Schwarz verwies auf die von Heil vorgesehene Abschaffung der sogenannte Mövenpick-Steuer für Hoteliers. Dies sei eine "alte Kamelle" und "dem Wahlkampf geschuldet", sagte Schwarz. Zudem werde mit geplanten Einnahmen aus der Finanztransaktionssteuer, die Deutschland nicht allein einführen könne, das "Fell des Bären verteilt, den man noch nicht erlegt hat".
Gutachter: Kosten doppelt so hoch
Auch gegen den Kostenansatz des SPD-Ministers für die Grundrente meldete ein Gutachter Bedenken an: Danach könnte die Einführung einer Grundrente ohne Bedürftigkeitsprüfung fast doppelt so viel kosten, wie von Heil veranschlagt wird. Berechnungen des Finanzwissenschaftlers Bernd Raffelhüschen im Auftrag der Stiftung Marktwirtschaft ergaben Mehrkosten in Höhe von sieben Milliarden Euro. Laut der Zeitung "Die Welt" rechnete Raffelhüschen mit der Verdopplung der ursprünglich veranschlagten 3,8 Milliarden bereits im Jahr der geplanten Einführung 2021.
Bis 2025 errechnete der Experte einen Anstieg auf jährlich 8,3 Milliarden Euro. Anstatt der angegebenen Gesamtsumme von 21,5 Milliarden Euro bis 2025 addierte Raffelhüschen laut "Welt" die Gesamtkosten in diesem Zeitraum auf 38 Milliarden Euro.

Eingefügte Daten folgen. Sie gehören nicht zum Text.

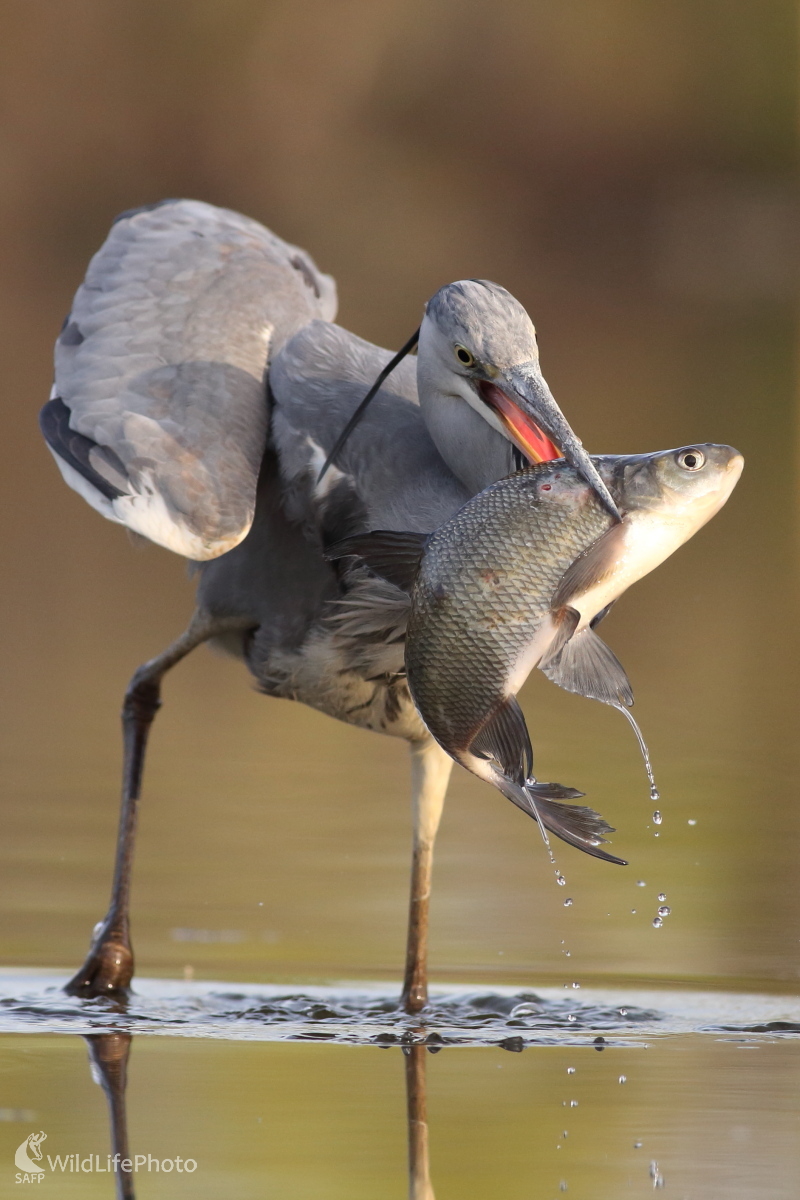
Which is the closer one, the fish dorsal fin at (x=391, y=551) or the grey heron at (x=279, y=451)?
the fish dorsal fin at (x=391, y=551)

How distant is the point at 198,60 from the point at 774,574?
18.0 metres

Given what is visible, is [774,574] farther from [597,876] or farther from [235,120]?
[235,120]

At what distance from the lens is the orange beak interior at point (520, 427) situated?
15.3ft

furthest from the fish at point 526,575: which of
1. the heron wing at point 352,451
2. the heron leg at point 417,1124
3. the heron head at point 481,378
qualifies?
the heron wing at point 352,451

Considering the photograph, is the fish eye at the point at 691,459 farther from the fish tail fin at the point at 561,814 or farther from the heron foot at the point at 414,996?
the heron foot at the point at 414,996

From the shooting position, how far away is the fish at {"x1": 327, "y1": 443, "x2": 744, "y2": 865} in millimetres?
4074

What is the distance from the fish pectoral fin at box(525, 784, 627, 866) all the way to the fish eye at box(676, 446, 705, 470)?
623mm

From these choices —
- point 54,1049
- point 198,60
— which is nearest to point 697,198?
point 198,60

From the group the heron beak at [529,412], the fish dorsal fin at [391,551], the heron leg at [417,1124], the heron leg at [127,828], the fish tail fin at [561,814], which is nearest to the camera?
the heron leg at [417,1124]

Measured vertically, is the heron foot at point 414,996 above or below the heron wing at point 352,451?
below

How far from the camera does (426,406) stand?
5273mm

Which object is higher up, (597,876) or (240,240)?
(240,240)

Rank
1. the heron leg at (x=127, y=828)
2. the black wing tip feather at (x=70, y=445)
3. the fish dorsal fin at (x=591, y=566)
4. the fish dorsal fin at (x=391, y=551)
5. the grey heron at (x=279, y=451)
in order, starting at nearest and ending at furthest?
the fish dorsal fin at (x=591, y=566) → the fish dorsal fin at (x=391, y=551) → the grey heron at (x=279, y=451) → the heron leg at (x=127, y=828) → the black wing tip feather at (x=70, y=445)

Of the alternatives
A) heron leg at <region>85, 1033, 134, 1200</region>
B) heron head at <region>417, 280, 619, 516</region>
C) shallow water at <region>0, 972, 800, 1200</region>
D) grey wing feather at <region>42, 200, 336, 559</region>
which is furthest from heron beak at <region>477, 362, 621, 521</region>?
heron leg at <region>85, 1033, 134, 1200</region>
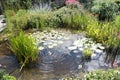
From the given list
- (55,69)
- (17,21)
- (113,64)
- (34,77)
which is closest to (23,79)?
(34,77)

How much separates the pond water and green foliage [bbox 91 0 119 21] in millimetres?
1862

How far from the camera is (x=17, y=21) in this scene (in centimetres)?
700

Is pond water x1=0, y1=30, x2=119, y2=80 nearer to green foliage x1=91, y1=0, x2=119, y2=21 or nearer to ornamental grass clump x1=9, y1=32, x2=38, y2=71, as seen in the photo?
ornamental grass clump x1=9, y1=32, x2=38, y2=71

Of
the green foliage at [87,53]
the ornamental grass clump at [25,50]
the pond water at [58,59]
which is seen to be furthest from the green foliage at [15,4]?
the green foliage at [87,53]

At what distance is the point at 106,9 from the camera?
26.2 ft

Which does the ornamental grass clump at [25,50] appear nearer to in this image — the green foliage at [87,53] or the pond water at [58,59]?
the pond water at [58,59]

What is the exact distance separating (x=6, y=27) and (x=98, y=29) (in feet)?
9.03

Beim Koalitionspartner dringt die SPD mit ihrem Gesetz bisher nicht durch. Erst vor wenigen Tagen war das Arbeitsministerium mit seinen Grundrentenplänen auf Widerstand im Kanzleramt gestoßen. Kanzlerin Merkel hatte den Gesetzentwurf nicht für die Ressortabstimmung freigegeben.